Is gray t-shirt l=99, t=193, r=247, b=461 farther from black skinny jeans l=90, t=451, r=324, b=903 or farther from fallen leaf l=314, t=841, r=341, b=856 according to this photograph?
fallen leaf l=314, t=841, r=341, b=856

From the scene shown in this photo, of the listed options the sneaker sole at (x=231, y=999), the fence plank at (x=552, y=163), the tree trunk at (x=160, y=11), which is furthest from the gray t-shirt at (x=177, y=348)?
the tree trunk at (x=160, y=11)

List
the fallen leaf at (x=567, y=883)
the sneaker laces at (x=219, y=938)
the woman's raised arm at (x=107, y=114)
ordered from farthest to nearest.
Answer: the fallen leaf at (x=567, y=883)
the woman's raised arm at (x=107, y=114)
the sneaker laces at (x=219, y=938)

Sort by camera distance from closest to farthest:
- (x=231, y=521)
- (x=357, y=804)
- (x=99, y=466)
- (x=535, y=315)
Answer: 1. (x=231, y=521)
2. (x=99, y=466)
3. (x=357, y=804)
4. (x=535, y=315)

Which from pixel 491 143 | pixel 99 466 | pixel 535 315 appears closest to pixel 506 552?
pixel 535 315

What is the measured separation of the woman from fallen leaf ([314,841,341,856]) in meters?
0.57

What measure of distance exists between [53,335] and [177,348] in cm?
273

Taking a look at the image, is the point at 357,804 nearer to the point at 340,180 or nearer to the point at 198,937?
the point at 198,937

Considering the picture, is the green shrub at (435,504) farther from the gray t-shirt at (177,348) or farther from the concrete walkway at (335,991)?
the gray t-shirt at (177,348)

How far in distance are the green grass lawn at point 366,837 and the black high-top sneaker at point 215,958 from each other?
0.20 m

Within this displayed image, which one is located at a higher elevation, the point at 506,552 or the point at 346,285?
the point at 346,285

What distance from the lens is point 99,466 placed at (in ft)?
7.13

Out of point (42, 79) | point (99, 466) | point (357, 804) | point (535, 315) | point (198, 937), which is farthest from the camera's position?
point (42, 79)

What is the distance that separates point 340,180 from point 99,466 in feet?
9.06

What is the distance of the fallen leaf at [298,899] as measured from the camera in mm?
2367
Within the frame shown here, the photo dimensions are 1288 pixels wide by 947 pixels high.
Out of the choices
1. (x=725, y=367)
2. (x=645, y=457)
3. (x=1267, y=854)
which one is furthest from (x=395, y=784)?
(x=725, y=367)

= = = =

__WHAT YOU HAVE TO DO__
Return all of the items above word for word, keeping every line in its original order.

__OUTPUT BELOW__
Is gray t-shirt l=99, t=193, r=247, b=461 farther from black skinny jeans l=90, t=451, r=324, b=903 or farther from fallen leaf l=314, t=841, r=341, b=856 according to this photograph?
fallen leaf l=314, t=841, r=341, b=856

From the scene shown in this photo, of the listed options the sneaker sole at (x=231, y=999), the fence plank at (x=552, y=163), the tree trunk at (x=160, y=11), which is furthest from the gray t-shirt at (x=177, y=348)?
the tree trunk at (x=160, y=11)

List
the fallen leaf at (x=567, y=883)
the sneaker laces at (x=219, y=938)
the woman's raised arm at (x=107, y=114)
ordered from farthest to nearest.
Answer: the fallen leaf at (x=567, y=883)
the woman's raised arm at (x=107, y=114)
the sneaker laces at (x=219, y=938)

Sort by camera distance from closest to farthest:
- (x=231, y=521)
- (x=357, y=804)
- (x=99, y=466)
- (x=535, y=315)
Answer: 1. (x=231, y=521)
2. (x=99, y=466)
3. (x=357, y=804)
4. (x=535, y=315)

Which from pixel 491 143 | pixel 99 466 | pixel 535 315 appears closest to pixel 506 552?
pixel 535 315

What is the measured separation of the woman from fallen leaf ([314,841,341,856]) in meters?
0.57

What measure of distance exists between [53,335] and [177,348] in cm?
273

Taking a look at the image, is the point at 357,804 nearer to the point at 340,180 or nearer to the point at 198,937?
the point at 198,937

Considering the picture, is the green shrub at (435,504) farther from the gray t-shirt at (177,348) or farther from the concrete walkway at (335,991)?
the gray t-shirt at (177,348)

How far in distance are the green grass lawn at point 366,837 and the black high-top sneaker at point 215,958 from each other?
0.20 m

Within this displayed image, which one is located at a higher elevation, the point at 506,552 or the point at 346,285?
the point at 346,285

What distance from the lens is point 99,466 placed at (in ft)?
7.13

Out of point (42, 79) | point (99, 466) | point (357, 804) | point (535, 315) | point (198, 937), which is farthest from the camera's position?
point (42, 79)

What is the distance that separates point 340,180 from point 99,466 in feet?
9.06

What is the distance of the fallen leaf at [298,899] as measured from the camera in mm?
2367
Within the frame shown here, the photo dimensions are 1288 pixels wide by 947 pixels high.
Out of the choices
1. (x=725, y=367)
2. (x=645, y=457)
3. (x=1267, y=854)
which one is furthest from (x=395, y=784)?
(x=725, y=367)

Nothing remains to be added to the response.